The Port game for me is where the pendulum settles, as it reinforces my belief that Melbourne have invested their strategic, physical and mental energies into the games that matter. Imagine our losses were against the Cats, Dogs, Lions and Power, and our wins included huge percentage boosting wins against the Crows, Pies, Giants and Hawks? This scenario is more likely to make me believe we wouldn't succeed come September.
Why can't put away teams that have struggled against the rest of the competition this year?
1 - I read earlier the theory that when we play against the top teams, they have tried to win applying their own strategy, rather than trying to unpick ours. In contrast, the lower teams have tried to win unpicking our strategy. This sort of makes sense - but I'm not convinced. I do think however buy into the idea that teams prepare to play us as if it is a big game (the way we prepare for our big games). Hawthorn played their best game for the year last night - they were responding to a flogging by Freo. Noting they have the best coach in the comp, and Sam Mitchell was the mastermind behind our humiliation against the Eagles in the Prelim. The pies were playing in Buckley's last game. GWS stated it was a 'final' for them. Adelaide had some major scalps and Tex was still in form.

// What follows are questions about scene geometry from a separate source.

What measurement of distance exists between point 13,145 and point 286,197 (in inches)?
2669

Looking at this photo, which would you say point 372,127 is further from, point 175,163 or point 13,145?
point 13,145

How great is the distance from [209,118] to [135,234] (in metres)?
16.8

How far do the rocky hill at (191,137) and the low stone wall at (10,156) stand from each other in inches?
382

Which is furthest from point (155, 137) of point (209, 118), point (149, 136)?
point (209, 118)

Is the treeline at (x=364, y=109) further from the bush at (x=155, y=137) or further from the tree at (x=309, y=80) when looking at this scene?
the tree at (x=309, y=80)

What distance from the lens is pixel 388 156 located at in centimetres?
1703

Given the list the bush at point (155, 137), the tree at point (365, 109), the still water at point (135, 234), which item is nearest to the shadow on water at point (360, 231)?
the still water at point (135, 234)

2 - We cannot play our high pressure gamestyle for 22 rounds, it's too exhausting. As such, we have invested our biggest efforts for the high stakes games. I think this has some merit - no team can play at 100% all year - and as such, we seem to have 'turned on' the pressure for periods of games (particularly in the second half), as we cannot sustain the energy required to play four quarters of high pressure every week. Against the best teams, we have managed to sustain high pressure for longer periods of the game. I actually like this theory because we have arguably the best fitness and conditioning coach in the league. Everything the Burgess does is for a reason. We looked tired last night - yet came off a 9 day break - I think there is a reason for this.

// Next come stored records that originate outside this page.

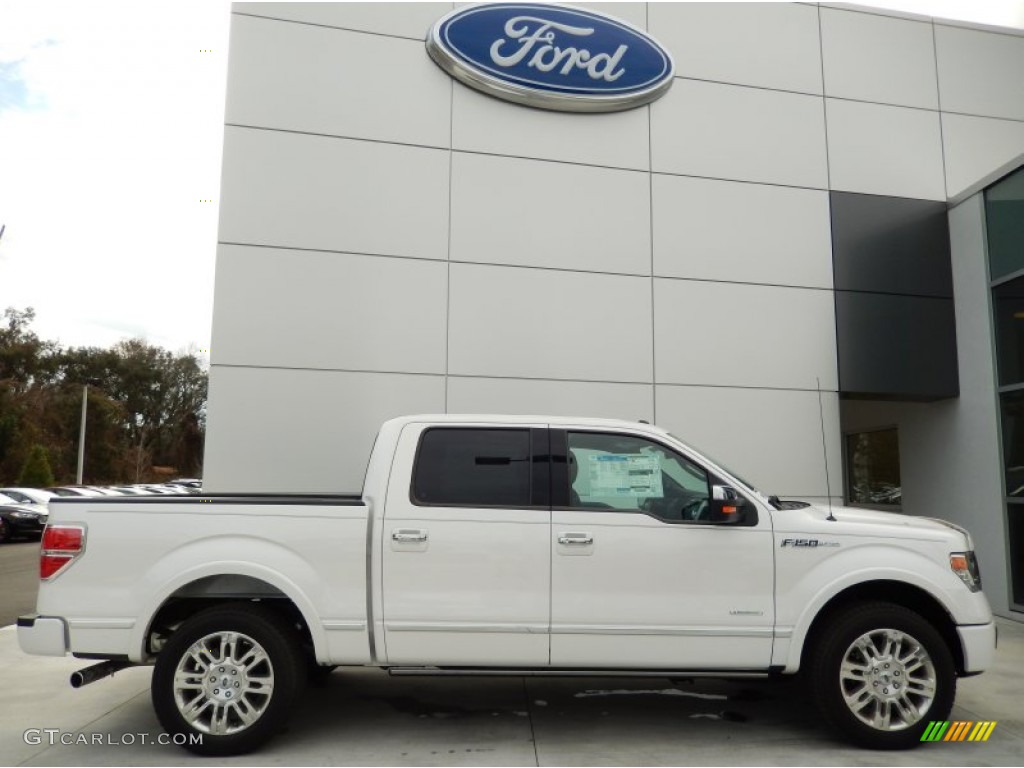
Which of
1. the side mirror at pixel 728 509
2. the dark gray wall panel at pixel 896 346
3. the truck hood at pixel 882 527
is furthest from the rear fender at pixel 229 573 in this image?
the dark gray wall panel at pixel 896 346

3 - the coach is crap. I don't buy this argument as he's the guy who has led us to record wins and wins against the best in the comp. I think the players respect him and play for him, and the gameplan (when working) is built to win finals.

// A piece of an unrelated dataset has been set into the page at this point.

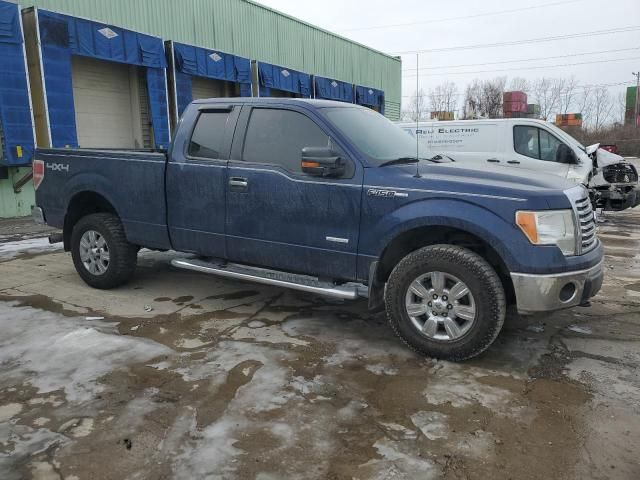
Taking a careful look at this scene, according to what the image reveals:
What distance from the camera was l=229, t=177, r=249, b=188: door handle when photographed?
464 cm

4 - mental weakness of players/lack of leadership: I think until we win a flag, we will have this accusation hanging over us, and for good reason. It reminds me of the Chicago Bulls in The Last Dance. They had to prove they could win in the finals to get the belief and trust of their supporters and critics. I don't believe however that you can win against every team in the top 8 and not have serious mental strength. The way we go about our wins has also been instructive - we have never gone over the top celebrating - we look like we mean business and each win is a step towards the GF - the only game that matters
5 - Risk aversion: I've argued this previously as a key reason for not winning against lower clubs (or struggling even if we win). Think back to the incredible chains of handballs that we were bold enough to try against the Tigers, or other really amazing pieces of play through the middle or flooding forward against the Lions and Cats. In a way this is a symptom of mental weakness, but it is also evidence of loss aversion (are they the same). Loss aversion takes hold as the consequences of losing (e.g. humiliation) are greater against teams we are expected to beat. In this scenario, we take less risks because we expect (hope) our opposition to make more mistakes. What happens though is if the opposition don't make mistakes, they grow in confidence, and in turn, we go into our shells and loss aversion kicks in. Thankfully our defence has held strong in many of these games (as it did again last night - thanks HP). Once momentum turns, it can be impossible to stop. In that regard, I was super happy to escape with a draw. For me it had nothing to do with the number of games the Hawks had played - it had everything to do with belief and confidence. Once they got some momentum, we were in trouble.
6 - the mystery and miracle of competitive sports: There is no rational reason, and why we have lost or nearly lost so many games to teams below us perhaps we just can't be explained.
Of the above, I'm taking the following view: We win when it most matters, which makes me believe we can win the GF this year. We can't sustain 100% high pressure all year, and this puts us at risk when it drops off. We also come from a culture of failure, and mental demons will continue to creep in until we get to the top. Despite that history of failure, we have a coaching and fitness team that rivals the best in the comp, and who, in tandem with the playing leadership, have as at the top of the ladder as of Round 18.
I've completely given up caring about how much we win games by, or whether we struggle against 'weak' opposition. I just want the win and move on, and my belief in the team will be determined by the games we play against the top teams, not those at the bottom.